_THE REQUEST_
In each of the lines below, swap "clock" for "timepiece" and copy everything else without change. Leave the pictures out.

(Data records)
----
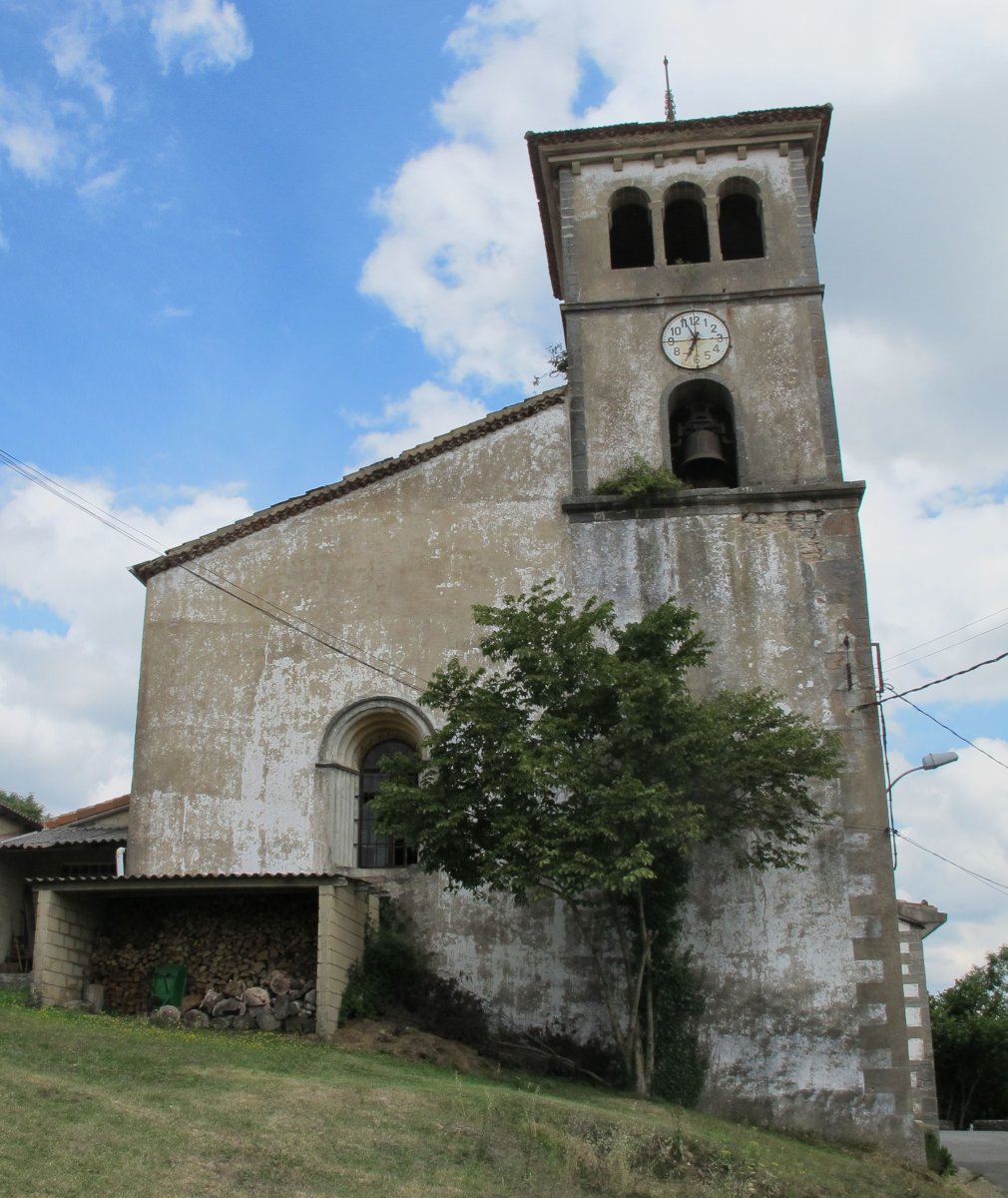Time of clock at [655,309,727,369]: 6:55
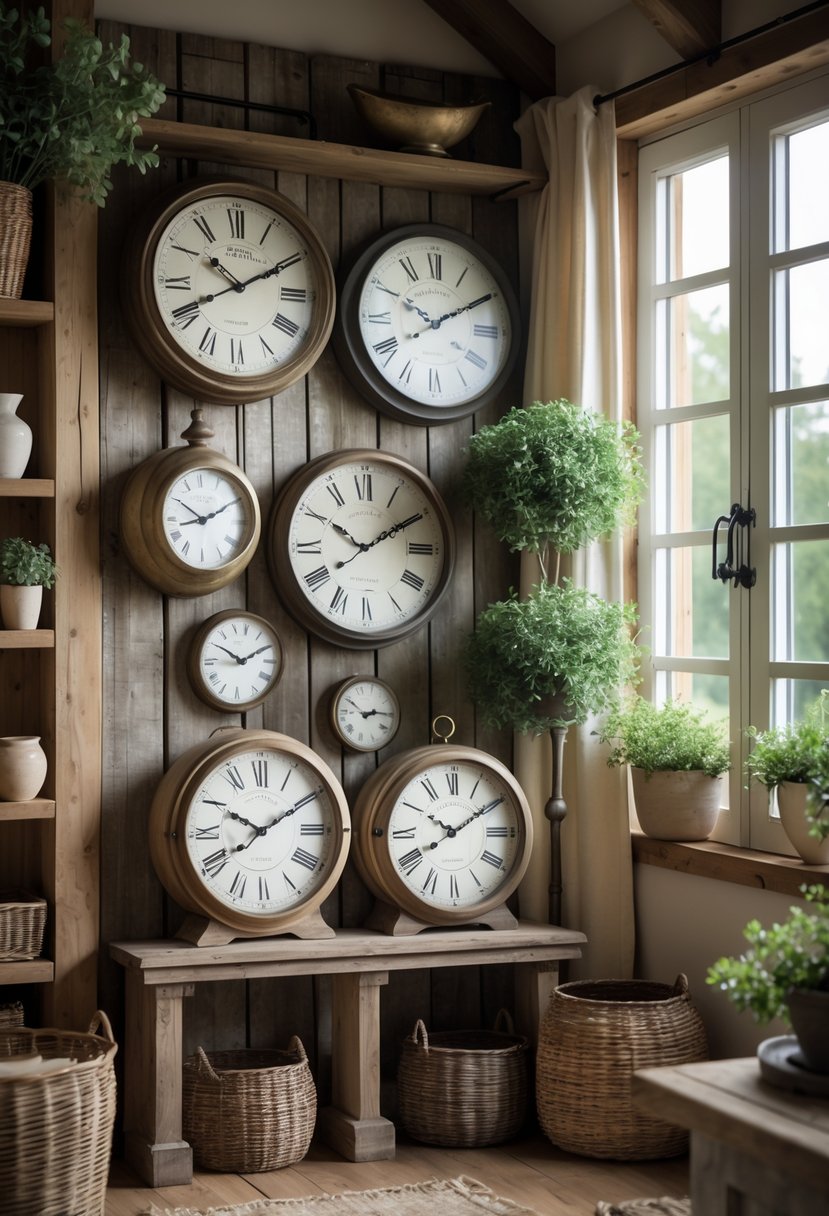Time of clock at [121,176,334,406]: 10:10
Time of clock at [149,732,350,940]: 10:09
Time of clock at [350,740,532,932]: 10:09
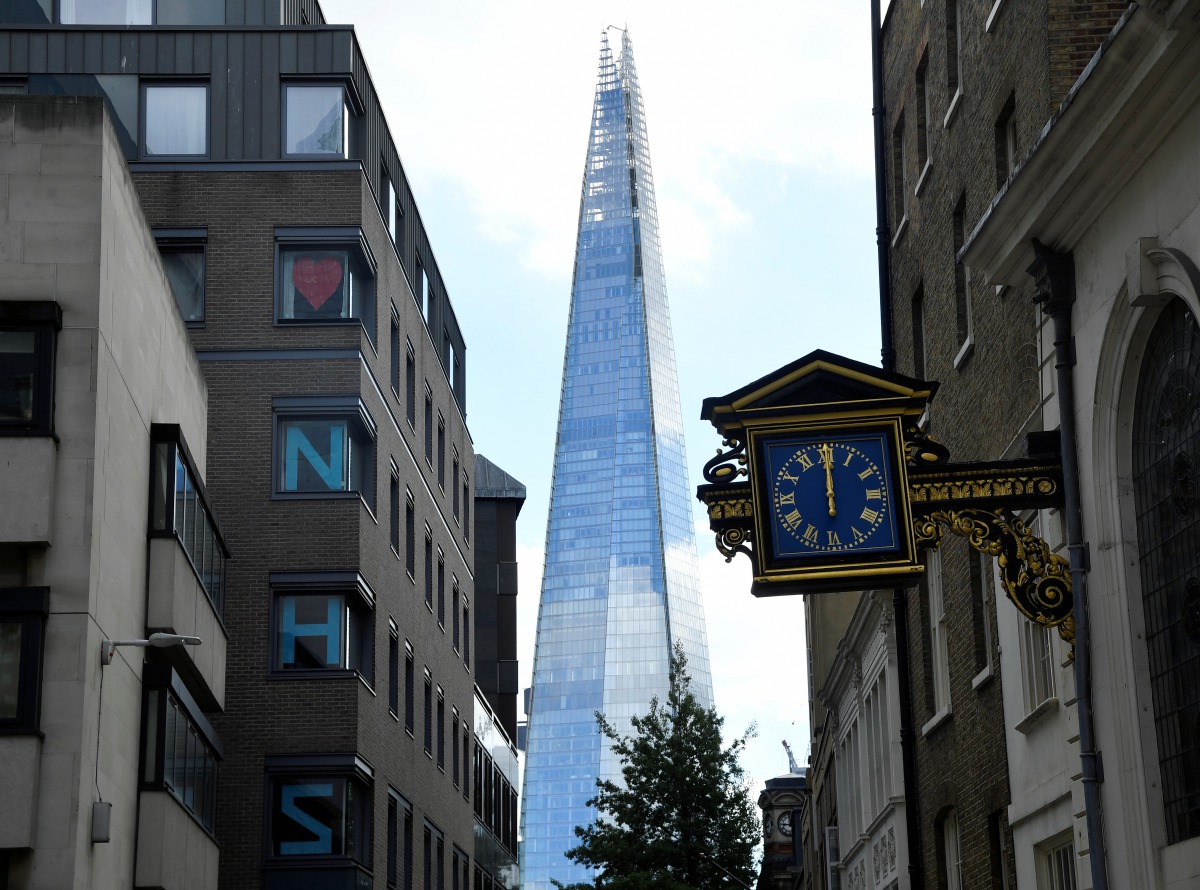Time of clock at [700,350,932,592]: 12:00
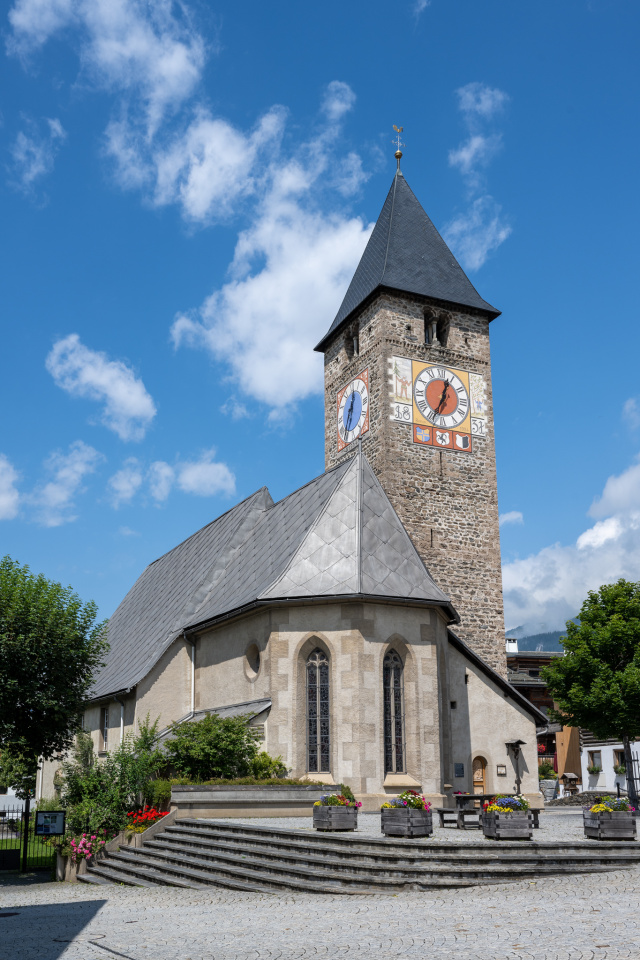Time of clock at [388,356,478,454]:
----
_ANSWER IN FULL_
Time of timepiece at [655,309,727,369]: 6:55
Time of timepiece at [121,176,334,406]: 10:10
Time of timepiece at [149,732,350,940]: 10:09
Time of timepiece at [350,740,532,932]: 10:09
Time of timepiece at [700,350,932,592]: 12:00
Time of timepiece at [388,356,478,454]:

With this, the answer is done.